Accordingly, we hold that a court reporter’s delay in
preparing a transcript does not necessarily excuse a late
filing where the appellant fails to request an extension of
time under procedures established by the WCAC.6 In the
circumstances of this case, the WCAC did not abuse its
discretion in dismissing the appeal. We therefore reverse the
judgment of the Court of Appeals and reinstate the dismissal
order.
CORRIGAN , C.J., and WEAVER , TAYLOR , YOUNG , and MARKMAN , JJ.,
concurred.
6
To the extent that the reasoning in Brooks is
inconsistent with our decision here, it is overruled.
9
S T A T E O F M I C H I G A N
SUPREME COURT
THOMAS KURTZ,
Plaintiff-Appellee,
v No. 118723
FAYGO BEVERAGES, INCORPORATED,
Defendant-Appellant.
________________________________
KELLY, J. (dissenting).
A per curiam opinion is not an appropriate vehicle for
resolving the issue in this case.
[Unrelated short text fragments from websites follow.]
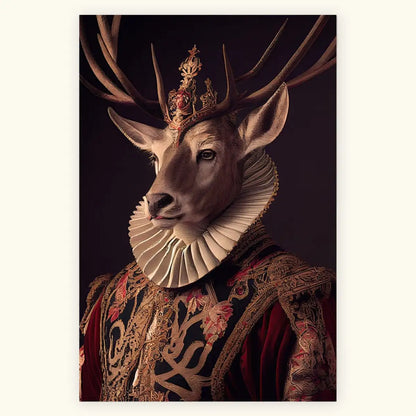 Stag Portrait Fine Art Print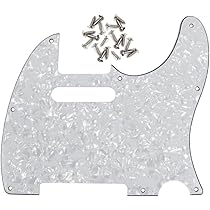 Musiclily Pro 54mm Moderne Telecaster Brug 6 Barrel Messing Zadels voor Tele stijl Elektrische Gitaar, Chroom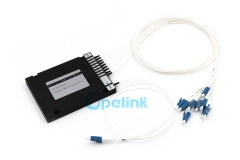 8+1CH Optical CWDM Mux/Demux Module , ABS Box , 0.9mm LC/PC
Despite the WCAC's policy
regarding filing requirements, this Court has found that the
WCAC abused its discretion by dismissing cases due to late
filing of transcripts. These were cases where the delay was
not caused by the appealing party. See, e.g., Tomblin v MNP
Corp, 456 Mich 871 (1997); Bright v Voss Steel Corp, 454 Mich
855 (1997). The Court of Appeals in Brooks v Engine Power
Components, Inc,1 was in accord with the orders in those
cases. Brooks held that the WCAC abused its discretion when
it dismissed an appeal because a court reporter filed a
transcript untimely.
1
241 Mich App 56; 613 NW2d 733 (2000).
In light of this precedent, it is unclear that the
circumstances of the current untimely filing are insufficient
to excuse the delay or the failure to request an extension.
I would deny leave, allowing the matter to be resolved under
Brooks, or I would grant leave to fully consider the continued
viability of that decision.
CAVANAGH , J., concurred with KELLY , J.